Document passage:
Daddy

Daddy

BY NILJA SAID

This article was originally published in HEEB #7, Fall/Winter 2004

Most people who met me before 9/11 initially thought I was a Jew. I have dark hair and live on the Upper West Side of Manhattan in a railroad apartment filled with books written by lefty intellectuals. I’ve kissed more Jewish boys than gentiles (all of whom made some comment about making peace in the Middle East through our actions).

With my multiple neuroses, I’ve been called “a real-life Woody Allen character” more times than I’d care to mention. And yet my father is Edward Said, the most famous Palestinian-American that ever was.

My father’s book Orientalism came out in 1978, when I was 4 years old. It presented the idea that the fantastical, romanticized concept of “the Orient” (both the near and far East) as viewed through the art and literature of Europe, was, to put it simply, a fabrication of Western artists and writers who had never actually left their native countries. A literary scholar and professor at Columbia, my dad also wrote books about the Palestinian question and, ultimately, with his scholarly analytic mind and the suave command of the English language, became one of the people you would always see on TV being interviewed about what was going on in the Middle East. In contrast to my outspoken father, I have always been intensely shy and quiet and never felt proud or drawn to my roots — possibly because I was deeply confused about who I was.

But then, on that September day just three years ago, “Arab-American” became a popular epithet connoting terror, evil, darkness and fear. I decided to embrace the label, even in its ugliness, to take advantage of the spotlight it offered and, through art, to offer an alternative view of “my people.” Earlier that summer, I along with six others, had founded an Arab-American theater collective. Working side by side with Arab-Americans who’d had similar upbringings was thrilling and strangely therapeutic. Together, we sought to occupy and reinvent a new cultural space.

What to produce: Continue the essay about growing up as Edward Said's daughter from the point where it stops.

Data for review:

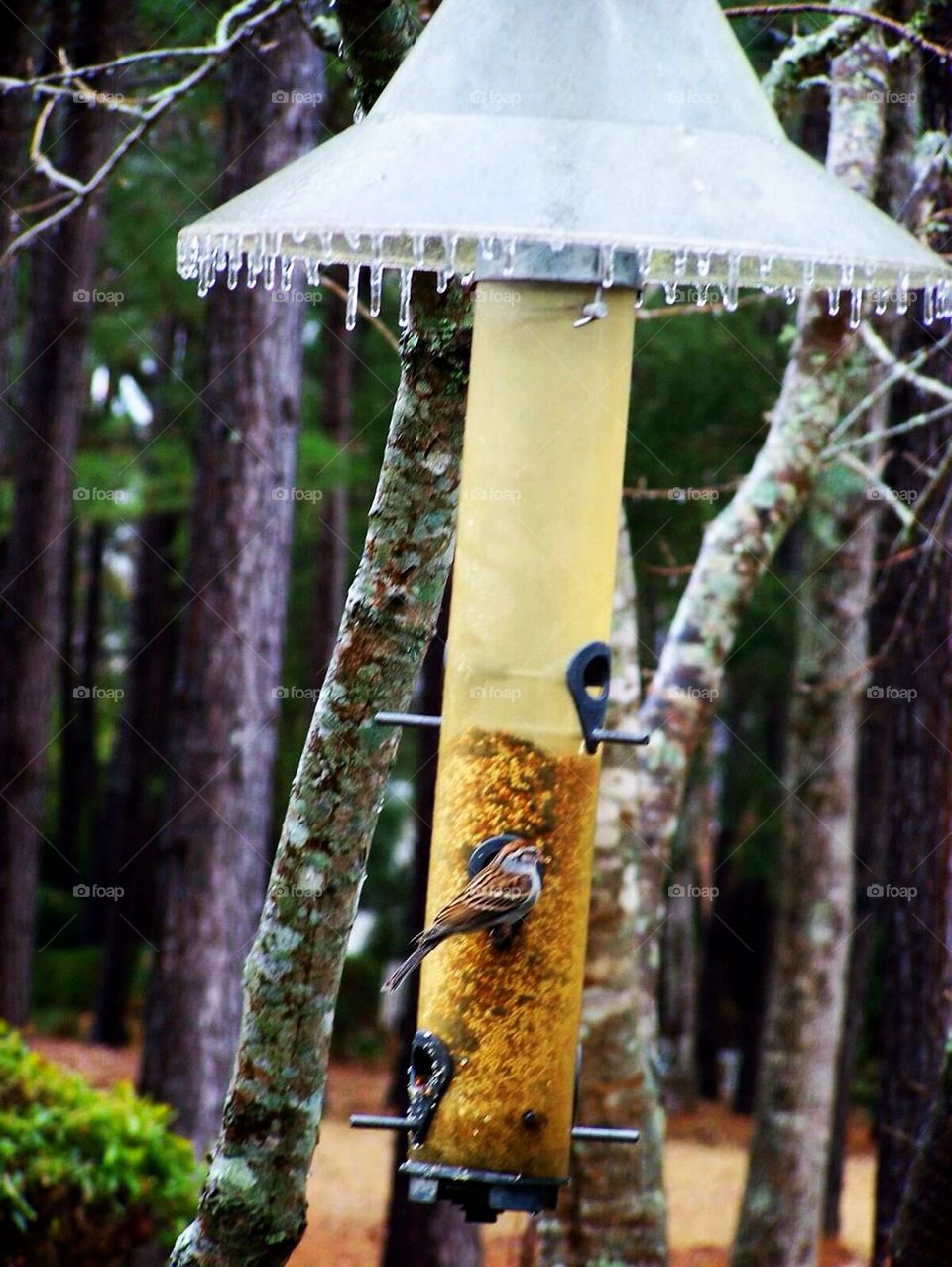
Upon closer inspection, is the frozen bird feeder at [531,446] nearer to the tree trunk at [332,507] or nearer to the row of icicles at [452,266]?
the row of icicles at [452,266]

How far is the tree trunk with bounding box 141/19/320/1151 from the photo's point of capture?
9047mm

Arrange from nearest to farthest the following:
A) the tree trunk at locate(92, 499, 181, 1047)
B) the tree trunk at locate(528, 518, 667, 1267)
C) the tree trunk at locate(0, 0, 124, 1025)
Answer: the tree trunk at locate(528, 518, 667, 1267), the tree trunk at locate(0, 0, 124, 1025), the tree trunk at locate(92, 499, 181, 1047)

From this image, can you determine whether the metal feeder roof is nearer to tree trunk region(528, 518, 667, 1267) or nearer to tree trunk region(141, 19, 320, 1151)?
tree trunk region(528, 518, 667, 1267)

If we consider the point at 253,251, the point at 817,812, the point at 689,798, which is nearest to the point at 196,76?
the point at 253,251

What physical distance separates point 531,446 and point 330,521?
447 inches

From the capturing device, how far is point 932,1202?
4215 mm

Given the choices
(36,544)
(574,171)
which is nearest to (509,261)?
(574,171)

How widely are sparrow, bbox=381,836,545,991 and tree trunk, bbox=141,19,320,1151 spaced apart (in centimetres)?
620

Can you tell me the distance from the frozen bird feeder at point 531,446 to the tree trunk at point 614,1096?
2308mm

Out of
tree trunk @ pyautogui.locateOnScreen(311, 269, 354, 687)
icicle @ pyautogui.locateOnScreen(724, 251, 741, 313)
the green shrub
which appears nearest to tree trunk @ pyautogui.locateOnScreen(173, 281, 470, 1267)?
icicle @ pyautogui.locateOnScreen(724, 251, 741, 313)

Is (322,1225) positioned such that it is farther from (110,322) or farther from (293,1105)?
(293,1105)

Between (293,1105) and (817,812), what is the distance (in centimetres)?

Task answer:
And then, this past fall, my father died of leukemia.

In the weeks following his passing, I came to realize that everything I’ve lived professionally was going to be viewed as the work of a Palestinian, but more frighteningly, as a statement on how I felt about Jews, Zionism, the right of return, etc. Requests for articles and appearances began to flood in as the idea of a second-generation Palestinian voice escalated. I tried to explain that I was not my father, that I was a dramatist, not a spokesman for Palestinians. Before we had even buried my father’s ashes, I was in Maine, rehearsing for a multimedia performance. A few days before the opening of the show, the artists held a panel: We wanted to discuss the artistic process. We ended up having to defend why we called ourselves Palestinians. A rabbi who runs an interfaith center stood up and gave a 20-minute speech about the “mistakes” my father (two weeks gone) had made by “leaving out the Jews.” Then, a pair of Orthodox Jewish men chimed in. “Do you live your life to end up in Jerusalem?” they asked. “The point of being a Jew,” they assured me, is to be a Zionist and to live in Israel; therefore, Jews belong in Israel and I don’t.

Stunned and ultimately sobbing, I walked back to my hotel. I spent the night on the phone with my brother and mother, wondering how I was going to deal with these new pressures. Was I now going to have to be a “professional Arab”? Would everything I ever did be politicized? Can Arabs do anything in America that asserts their personal identity without someone forcing them to make a political statement?

Since then, when I’ve been interviewed about my theater company, I’ve been asked repeatedly, “Why don’t you work with Jews?” To which I have learned to reply politely that we want to find our voice in the Arab community before we branch out. What I want to do is yell: Is possible to let Arab culture exist by itself, or do we always have to be seen in light of the Arab-Israeli conflict? Why don’t we have Chinese people in our theater company? Why don’t you ask me that?!

I am not quite sure where to go from here. So often I feel like a neurotic New York Jew. I find it the best part of my personality. I actually got it from my dad. I want it to remain part of me, but I’m not sure, now that I’ve become a proud Palestinian and have inherited a legacy, how I’m going to do that. I suppose writing in Heeb is a start.